Five Painless Tips For Arthritic Gardeners
Is your green thumb arthritic? Mine is. And so are my knees and shoulders.
According to the Center for Disease Control: “The various forms of arthritis affect more than 15 percent of the U.S. population—over 43 million persons—and more than 20 percent of the adult population, making arthritis one of the most common conditions in the United States.”
In fact, arthritis is the leading cause of disability in the country – more than back problems, heart problems or lung problems.
The good news is that gardening can still be a source of accomplishment and pleasure for people suffering from osteoarthritis, rheumatoid arthritis and the allied problems of lupus and fibromyalgia.
Beyond the emotional, sensual and even spiritual benefits of working with nature, the exercise that gardening provides can offer sizable health rewards for arthritics as well. One of the main mantras of the Arthritis Foundation is “movement is the best medicine.”
“Mainly, exercise reduces joint pain and stiffness, builds strong muscle around the joints, and increases flexibility and endurance. It reduces inflammation from arthritis and related conditions and lowers the risk of other chronic conditions. It also helps promote overall health and fitness by giving you more energy, helping you sleep better, controlling your weight, decreasing depression, and giving you more self-esteem.”
Yes, tending a garden can do all that – as long as you do it wisely and with a minimum of physical stress.
Here are five top tips that can help you.
1. Warm up
Gentle stretching and warming-up exercises are always recommended before starting any workout – and that’s just as true for work out in the yard. We’ll detail a host of these warm-ups here on Painless Garden over the next months. If you’re an arthritis sufferer, chances are you already have some favorite “joint-looseners” you can use.
2. Bring the garden to you
That’s the first tenet of Painless Gardening because it’s the best thing you can do for your joints (and your time and energy.) Using a form of raised garden – preferably one that can be easily tended sitting or standing – and keeping it close to your house will save you hours of bending, stooping, walking and lugging tools and supplies. And that will save you a lot of wear and tear on your body.
3. Use correct form
The Arthritis Foundation says: “Let larger, stronger muscles and joints do more of the work, when possible. Keep items close to your body as you carry them. Stand or sit up straight while you work, and change positions often.”
4. Pick appropriate tools
The fourth tenet of Painless Gardening is to delegate strain to your tools.

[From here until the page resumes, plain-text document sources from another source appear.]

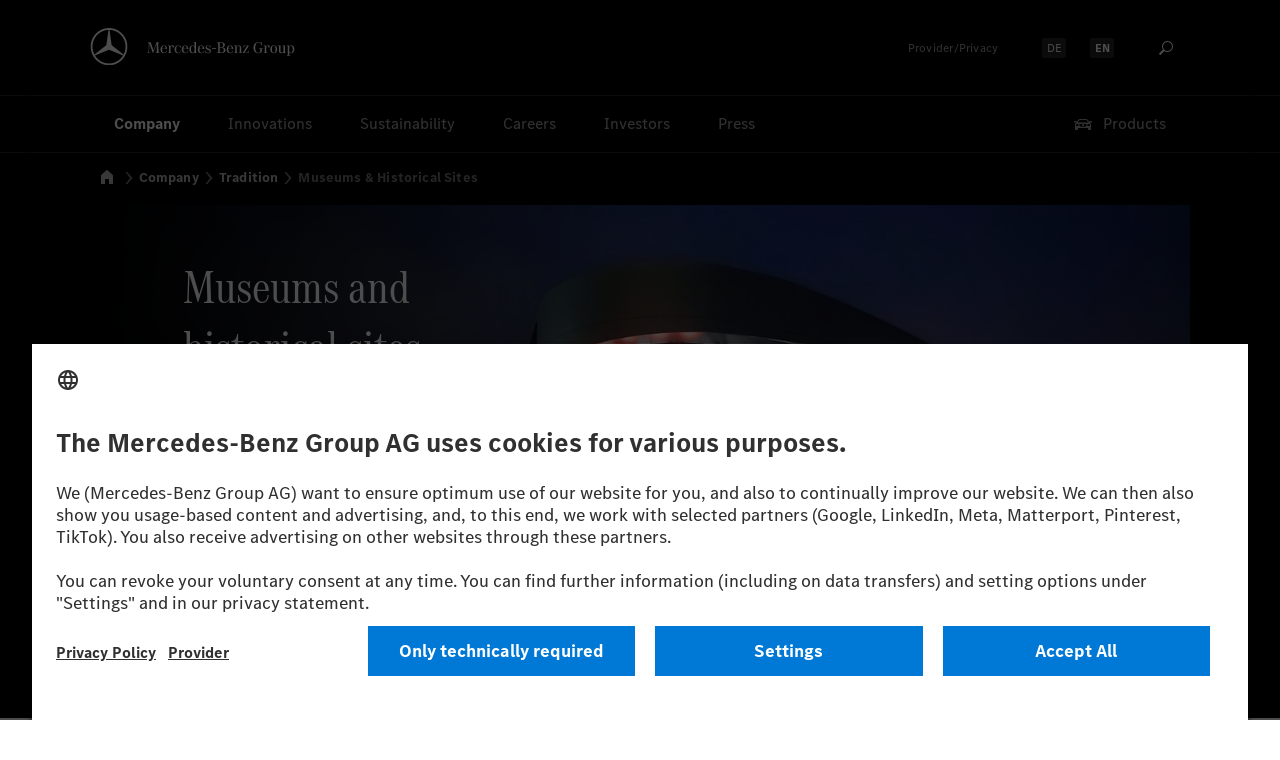

--- FILE ---
content_type: image/svg+xml
request_url: https://assets.oneweb.mercedes-benz.com/plugin/workbench/assets/4.7.1/icons/bds/instagram/24.svg
body_size: 246
content:
<svg xmlns="http://www.w3.org/2000/svg" viewBox="0 0 24 24"><path d="M12 3.816c2.666 0 2.981.01 4.034.058.633.008 1.26.124 1.854.344a3.306 3.306 0 0 1 1.894 1.894c.22.594.337 1.221.344 1.854.048 1.053.058 1.369.058 4.034 0 2.666-.01 2.981-.058 4.034a5.525 5.525 0 0 1-.344 1.854 3.306 3.306 0 0 1-1.894 1.894c-.594.22-1.22.337-1.854.344-1.052.048-1.368.058-4.034.058-2.666 0-2.981-.01-4.034-.058a5.525 5.525 0 0 1-1.854-.344 3.305 3.305 0 0 1-1.894-1.894 5.523 5.523 0 0 1-.344-1.854c-.048-1.052-.058-1.368-.058-4.034 0-2.666.01-2.981.058-4.034.007-.633.124-1.26.344-1.854a3.306 3.306 0 0 1 1.894-1.894 5.523 5.523 0 0 1 1.854-.344C9.02 3.826 9.334 3.816 12 3.816zm0-1.799c-2.711 0-3.051.011-4.116.06a7.327 7.327 0 0 0-2.423.464 5.106 5.106 0 0 0-2.92 2.92 7.329 7.329 0 0 0-.464 2.423c-.048 1.065-.06 1.405-.06 4.116s.012 3.051.06 4.116c.017.828.174 1.647.464 2.423a5.104 5.104 0 0 0 2.92 2.92c.776.29 1.595.447 2.423.464 1.065.049 1.405.06 4.116.06 2.711 0 3.052-.012 4.116-.06a7.328 7.328 0 0 0 2.423-.464 5.105 5.105 0 0 0 2.92-2.92c.29-.776.448-1.595.464-2.423.049-1.065.06-1.405.06-4.116 0-2.711-.011-3.051-.06-4.116a7.323 7.323 0 0 0-.464-2.423 5.105 5.105 0 0 0-2.92-2.92 7.329 7.329 0 0 0-2.423-.464c-1.065-.048-1.405-.06-4.116-.06zm0 4.857a5.126 5.126 0 1 0 0 10.252 5.126 5.126 0 0 0 0-10.252zm0 8.454a3.328 3.328 0 1 1 0-6.656 3.328 3.328 0 0 1 0 6.656zm4.131-8.657a1.197 1.197 0 1 0 2.395 0 1.197 1.197 0 0 0-2.395 0z"/></svg>


--- FILE ---
content_type: application/javascript
request_url: https://assets.oneweb.mercedes-benz.com/plugin/workbench/core/6.21.0/workbench/p-827b2e5c.entry.js
body_size: 368
content:
import{r}from"./p-de0e8047.js";const t='wb-card{--bg-color:var(--wb-white);--shadow:var(--wb-shadow-level-1);--color:var(--wb-black);--border:1px solid transparent;--bg-color--hover:var(--wb-grey-95);--border-color--hover:var(--wb-blue-45);--border-color--pressed:var(--wb-blue-35);background:var(--bg-color);border:var(--border);-webkit-box-shadow:var(--shadow);box-shadow:var(--shadow);color:var(--color);display:block}wb-card[interactive] a,wb-card[interactive] button{-webkit-appearance:none;-moz-appearance:none;appearance:none;color:inherit;display:block;outline:none;position:relative;text-decoration:none;width:100%}wb-card[interactive] a,wb-card[interactive] button{background:transparent;border:none;cursor:pointer}[dir=ltr] wb-card[interactive] a,[dir=ltr] wb-card[interactive] button{text-align:left}[dir=rtl] wb-card[interactive] a,[dir=rtl] wb-card[interactive] button{text-align:right}wb-card[interactive] a:after,wb-card[interactive] button:after{bottom:-1px;content:"";height:2px;position:absolute;-webkit-transition:-webkit-transform .3s cubic-bezier(0,0,.3,1);transition:-webkit-transform .3s cubic-bezier(0,0,.3,1);transition:transform .3s cubic-bezier(0,0,.3,1);transition:transform .3s cubic-bezier(0,0,.3,1), -webkit-transform .3s cubic-bezier(0,0,.3,1)}wb-card[interactive] a:after,wb-card[interactive] button:after{background:var(--border-color--hover);-webkit-transform:scaleX(0);transform:scaleX(0)}[dir=ltr] wb-card[interactive] a:after,[dir=ltr] wb-card[interactive] button:after{left:-1px;right:-1px;-webkit-transform-origin:left;transform-origin:left}[dir=rtl] wb-card[interactive] a:after,[dir=rtl] wb-card[interactive] button:after{left:-1px;right:-1px;-webkit-transform-origin:right;transform-origin:right}@media (prefers-reduced-motion){wb-card[interactive] a:after,wb-card[interactive] button:after{-webkit-transition:-webkit-transform 0s;transition:-webkit-transform 0s;transition:transform 0s;transition:transform 0s, -webkit-transform 0s}}wb-card[interactive] a:hover,wb-card[interactive] button:hover{background:var(--bg-color--hover)}wb-card[interactive] a:hover:after,wb-card[interactive] button:hover:after{-webkit-transform:scaleX(1);transform:scaleX(1)}wb-card[interactive] a:active,wb-card[interactive] button:active{background:var(--bg-color--hover)}wb-card[interactive] a:active:after,wb-card[interactive] button:active:after{background-color:var(--border-color--pressed);-webkit-transform:scaleX(1);transform:scaleX(1)}wb-card[interactive] a:focus,wb-card[interactive] button:focus{outline:1px solid var(--border-color--hover)}wb-card[interactive] a:focus:after,wb-card[interactive] button:focus:after{-webkit-transform:scaleX(1);transform:scaleX(1)}wb-card[variant=light-grey]{--bg-color:var(--wb-grey-95);--bg-color--hover:var(--wb-grey-90);--border:1px solid var(--wb-grey-85)}wb-card[variant=dark-grey]{--bg-color:var(--wb-grey-15);--bg-color--hover:var(--wb-grey-20);--shadow:none;--color:var(--wb-white);--border:1px solid var(--wb-grey-20);--border-color--hover:var(--wb-blue-55);--border-color--pressed:var(--wb-blue-65)}';const a=class{constructor(t){r(this,t);this.variant="white";this.interactive=false}};a.style=t;export{a as wb_card};
//# sourceMappingURL=p-827b2e5c.entry.js.map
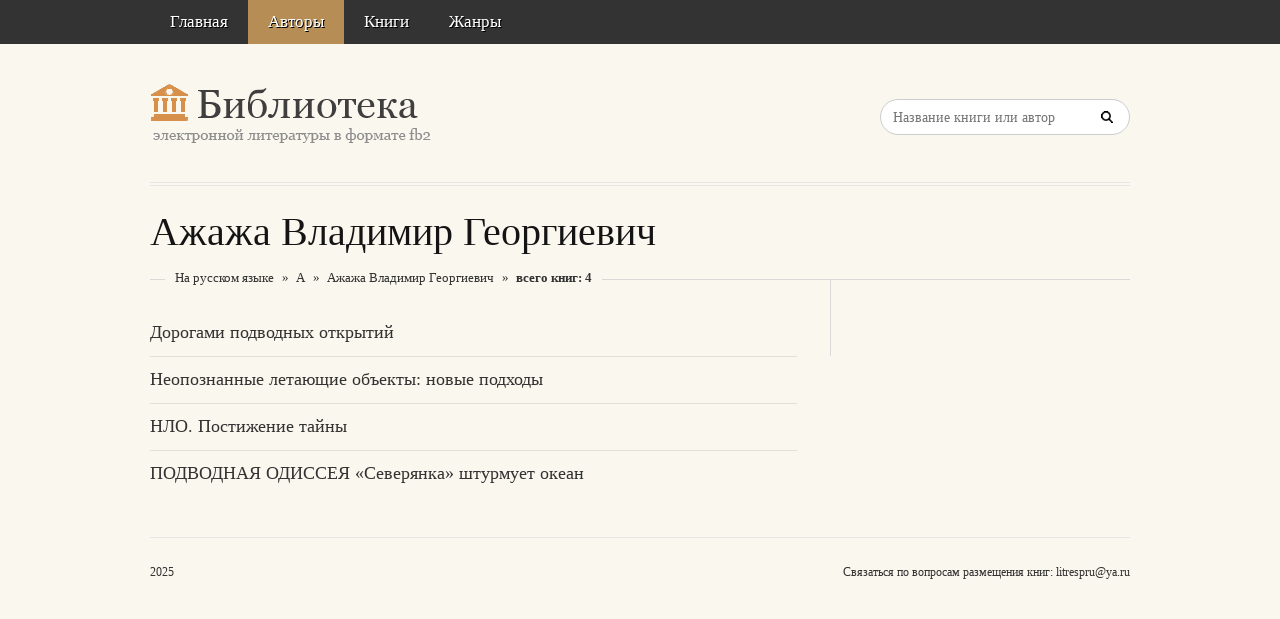

--- FILE ---
content_type: text/html; charset=utf-8
request_url: https://aflt.market.yandex.ru/widgets/service?appVersion=47f9b51ae574f79d9064465ef8af4e6d1c4b8e93
body_size: 492
content:

        <!DOCTYPE html>
        <html>
            <head>
                <title>Виджеты, сервисная страница!</title>

                <script type="text/javascript" src="https://yastatic.net/s3/market-static/affiliate/2393a198fd495f7235c2.js" nonce="JooSXhTNVNS4Zpwgag5qCQ=="></script>

                <script type="text/javascript" nonce="JooSXhTNVNS4Zpwgag5qCQ==">
                    window.init({"browserslistEnv":"legacy","page":{"id":"affiliate-widgets:service"},"request":{"id":"1769016973046\u002F843261d36dd4375ec1b4475ce9480600\u002F1"},"metrikaCounterParams":{"id":45411513,"clickmap":true,"trackLinks":true,"accurateTrackBounce":true}});
                </script>
            </head>
        </html>
    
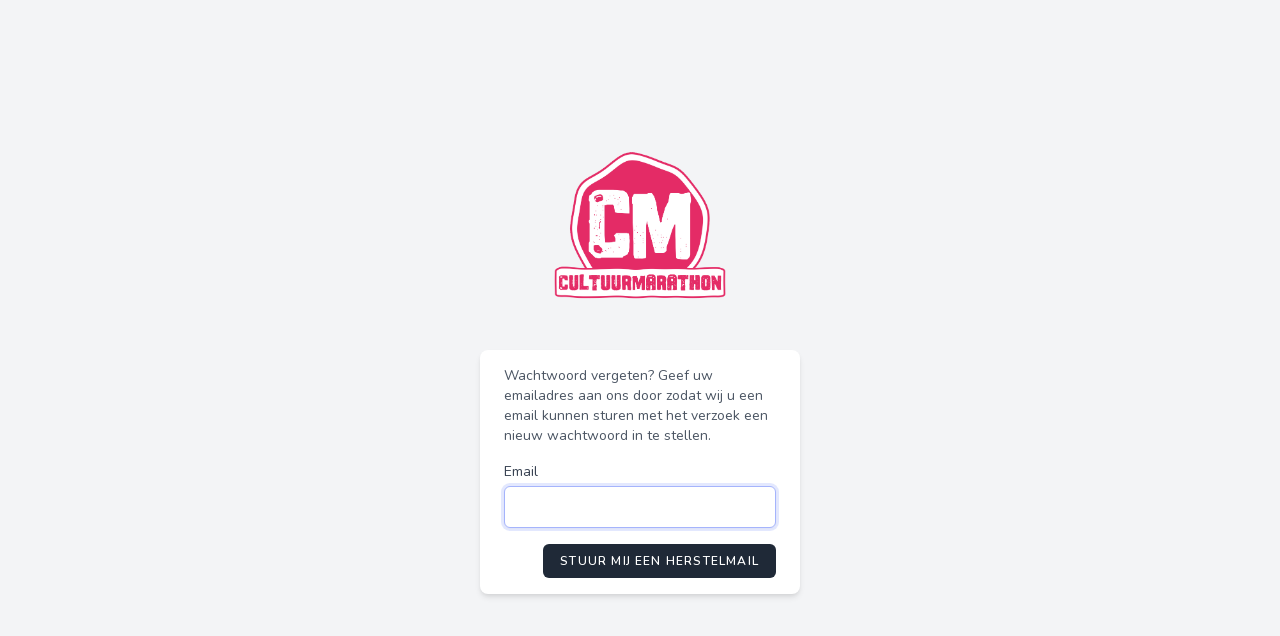

--- FILE ---
content_type: text/html; charset=UTF-8
request_url: https://app.cultuurmarathon.nl/forgot-password
body_size: 848
content:
<!DOCTYPE html>
<html lang="nl">
    <head>
        <meta charset="utf-8">
        <meta name="viewport" content="width=device-width, initial-scale=1">
        <meta name="csrf-token" content="hFXFK57ZopDx7BEtE0wPxBenI74o8hCvAzmTL9RY">

        <title>CultuurMarathon</title>

        <!-- Styles -->
        <link rel="stylesheet" href="https://app.cultuurmarathon.nl/css/app.css">
        <link href="https://app.cultuurmarathon.nl/fonts/Nunito.css" rel="stylesheet">

        <!-- Scripts -->
        <script src="https://app.cultuurmarathon.nl/js/app.js" defer></script>
    </head>
    <body>
        <div class="font-sans text-gray-900 antialiased">
            <div class="min-h-screen flex flex-col sm:justify-center items-center pt-6 sm:pt-0 bg-gray-100">
    <div>
        <a href="/">
                <img src="https://app.cultuurmarathon.nl/images/CultuurMarathon/logo.png" class="logo" alt="logo">
            </a>
    </div>

    <div class="w-full sm:max-w-1/4 mt-6 px-6 py-4 bg-white shadow-md overflow-hidden sm:rounded-lg">
        <div class="mb-4 text-sm text-gray-600">
            Wachtwoord vergeten? Geef uw emailadres aan ons door zodat wij u een email kunnen sturen met het verzoek een nieuw wachtwoord in te stellen.
        </div>

        <!-- Session Status -->
        
        <!-- Validation Errors -->
        
        <form method="POST" action="https://app.cultuurmarathon.nl/forgot-password">
            <input type="hidden" name="_token" value="hFXFK57ZopDx7BEtE0wPxBenI74o8hCvAzmTL9RY" autocomplete="off">
            <!-- Email Address -->
            <div>
                <label class="block font-medium text-sm text-gray-700" for="email">
    Email
</label>

                <input   class="rounded-md shadow-sm border-gray-300 focus:border-indigo-300 focus:ring focus:ring-indigo-200 focus:ring-opacity-50 block mt-1 w-full" id="email" type="email" name="email" required="required" autofocus="autofocus">
            </div>

            <div class="flex items-center justify-end mt-4">
                <button type="submit" class="inline-flex items-center px-4 py-2 bg-gray-800 border border-transparent rounded-md font-semibold text-xs text-white uppercase tracking-widest hover:bg-gray-700 active:bg-gray-900 focus:outline-none focus:border-gray-900 focus:ring ring-gray-300 disabled:opacity-25 transition ease-in-out duration-150">
    Stuur mij een herstelmail
</button>
            </div>
        </form>
    </div>
</div>
        </div>

            </body>
</html>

By that I mean choose tools that are ergonomically designed and use them properly so they do the brunt of the heavy work. Happily, today many such tools are available on the Internet from Bionic Gloves to Peta and Radius hand tools to comfortable garden kneeler/seats that take the strain off knees.
If you do have to tend a garden or yard that isn’t raised, choose long-handled tools to let you work comfortably when standing or kneeling.
5. Switch tasks and switch off
Take frequent breaks. After 15-30 minutes of work, rest or do another type of chore that uses different muscles. The more you limit repetitive physical tasks, the better you’ll avoid repetitive stress injuries.
Go slowly, listen to your body and avoid over-exertion.
Follow these simple tips and you can maximize your gardening pleasure while minimizing arthritis pain.